» Task to carry out
Output all the records word for word. Drop the pictures.

» Material shown
•••
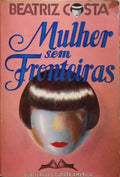 MULHER SEM FRONTEIRAS. [5.ª EDIÇÃO]
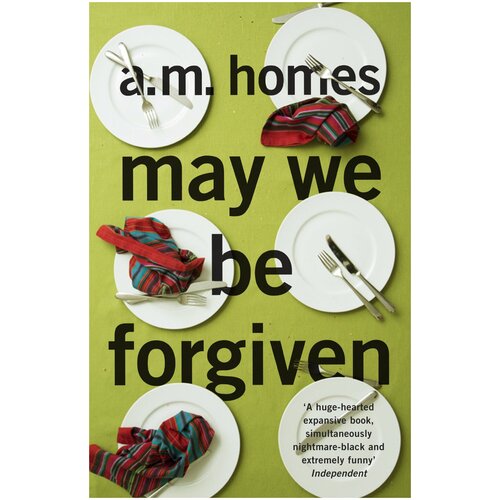 Homes A. M. "May We Be Forgiven"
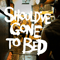 2013 Should've Gone to Bed (EP)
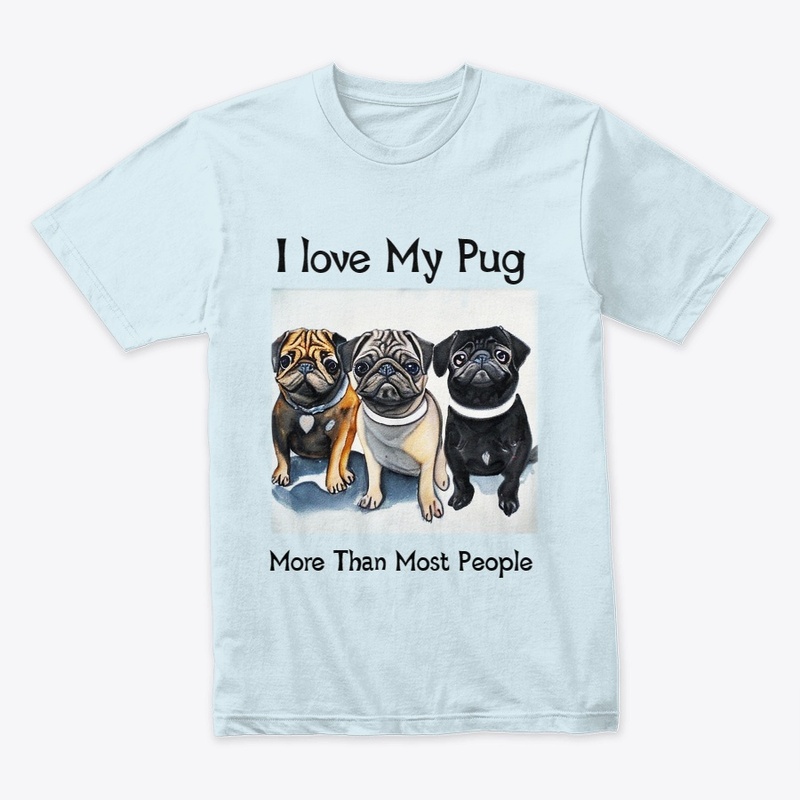 I Love My Pug More Than Most People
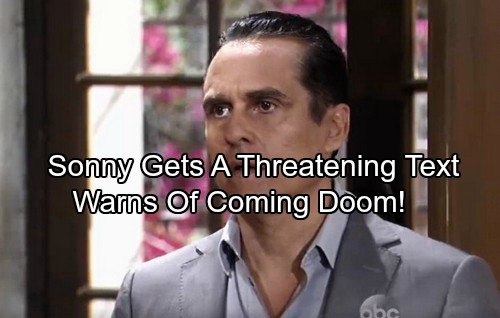 General Hospital Spoilers: Sonny Receives Eerie Warning – Threatening Text Warns of Imminent Doom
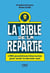 La Bible de la repartie - 1 001 punchlines hilarantes pour avoir le dernier mot ! - 1 001 punchlines hilarantes pour avoir le dernier mot !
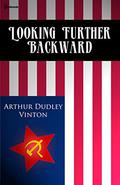 Looking Further Backward by Arthur Dudley Vinton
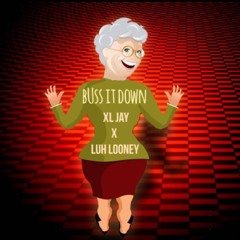 XL JAY- Buss It Down ft Luh Looney (Official Preview)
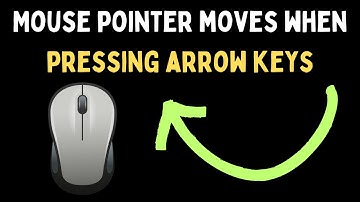 How to Fix Mouse Pointer Moves When Pressing Arrow Keys in Windows 11
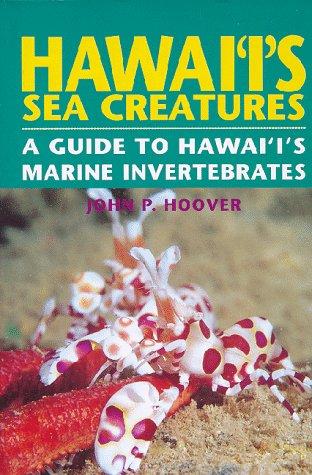 Hawaii's Sea Creatures: A Guide to Hawaii's Marine Invertebrates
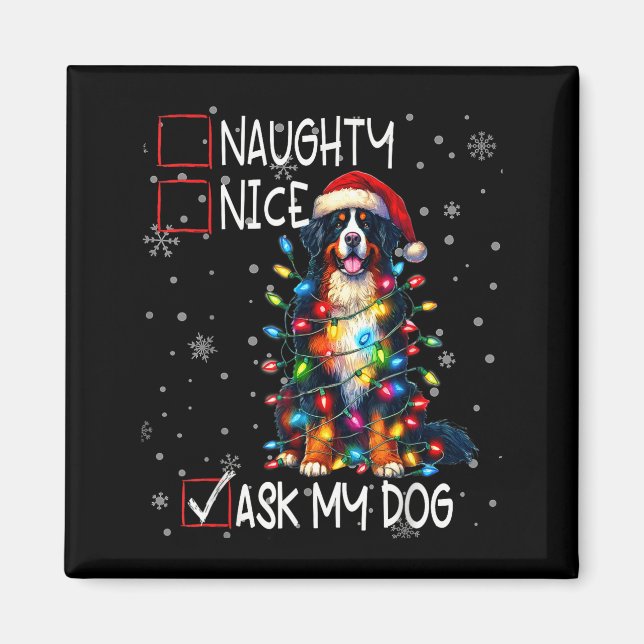 Imã Nice Naughty Ask My Dog Christmas List Xmas  (Frente)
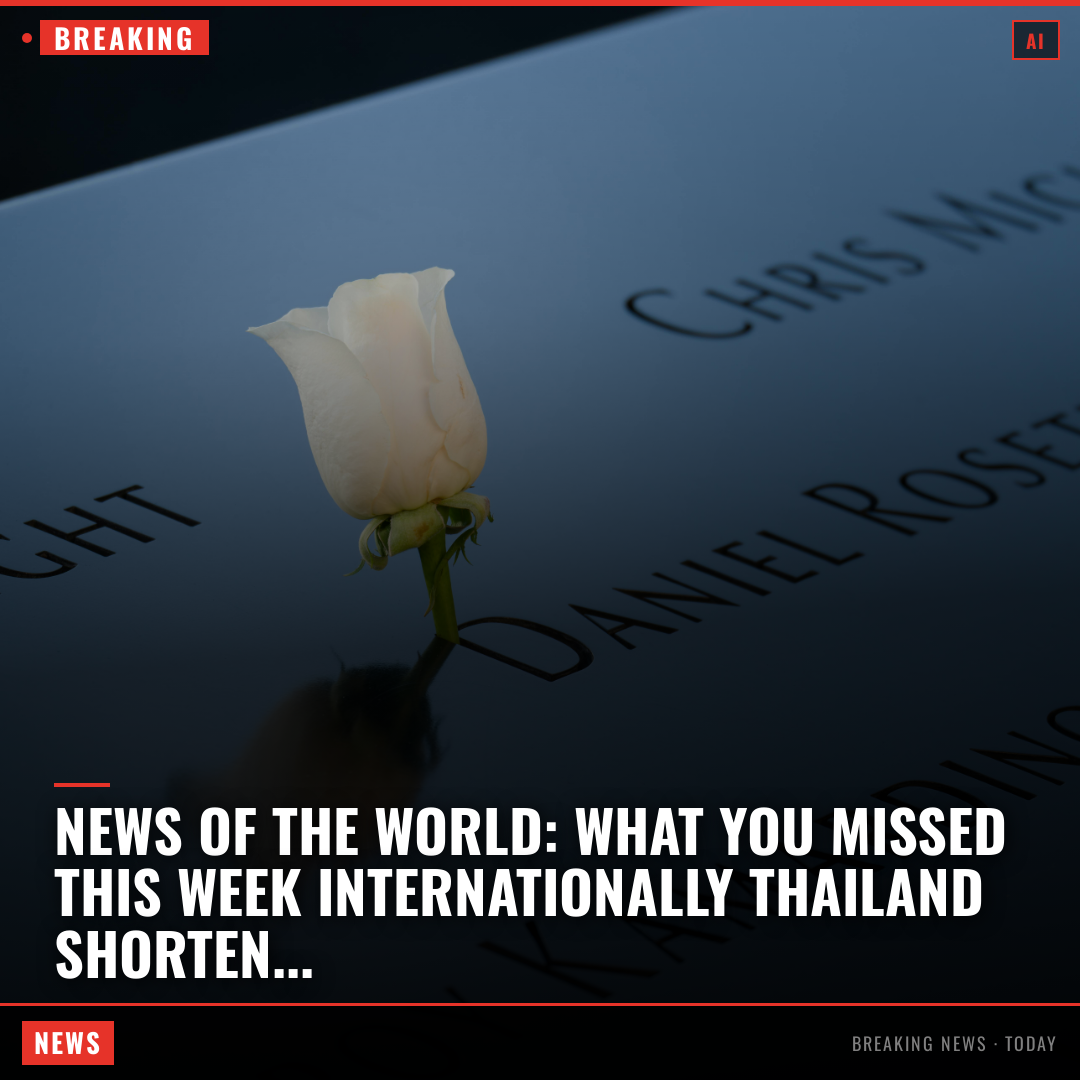 News of the World: What you missed this week internationally Thailand shortens the length of its tourist visa, Australia gives money to residents who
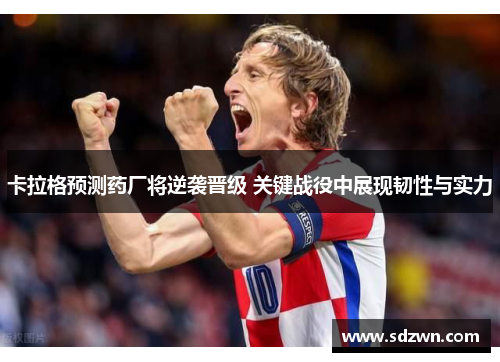 卡拉格预测药厂将逆袭晋级 关键战役中展现韧性与实力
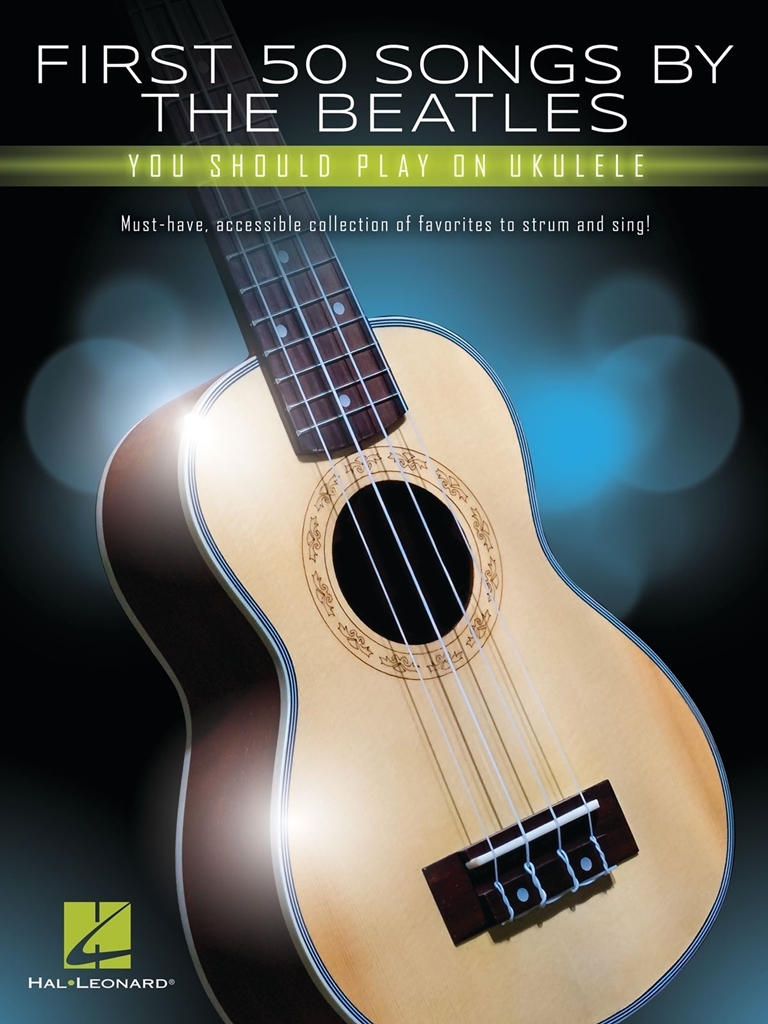 Cover: 840126909982 | First 50 Songs by the Beatles | You Should Play on Ukulele | Ukulele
•••
» Solution
 MULHER SEM FRONTEIRAS. [5.ª EDIÇÃO]
 Homes A. M. "May We Be Forgiven"
 2013 Should've Gone to Bed (EP)
 I Love My Pug More Than Most People
 General Hospital Spoilers: Sonny Receives Eerie Warning – Threatening Text Warns of Imminent Doom
 La Bible de la repartie - 1 001 punchlines hilarantes pour avoir le dernier mot ! - 1 001 punchlines hilarantes pour avoir le dernier mot !
 Looking Further Backward by Arthur Dudley Vinton
 XL JAY- Buss It Down ft Luh Looney (Official Preview)
 How to Fix Mouse Pointer Moves When Pressing Arrow Keys in Windows 11
 Hawaii's Sea Creatures: A Guide to Hawaii's Marine Invertebrates
 Imã Nice Naughty Ask My Dog Christmas List Xmas  (Frente)
 News of the World: What you missed this week internationally Thailand shortens the length of its tourist visa, Australia gives money to residents who
 卡拉格预测药厂将逆袭晋级 关键战役中展现韧性与实力
 Cover: 840126909982 | First 50 Songs by the Beatles | You Should Play on Ukulele | Ukulele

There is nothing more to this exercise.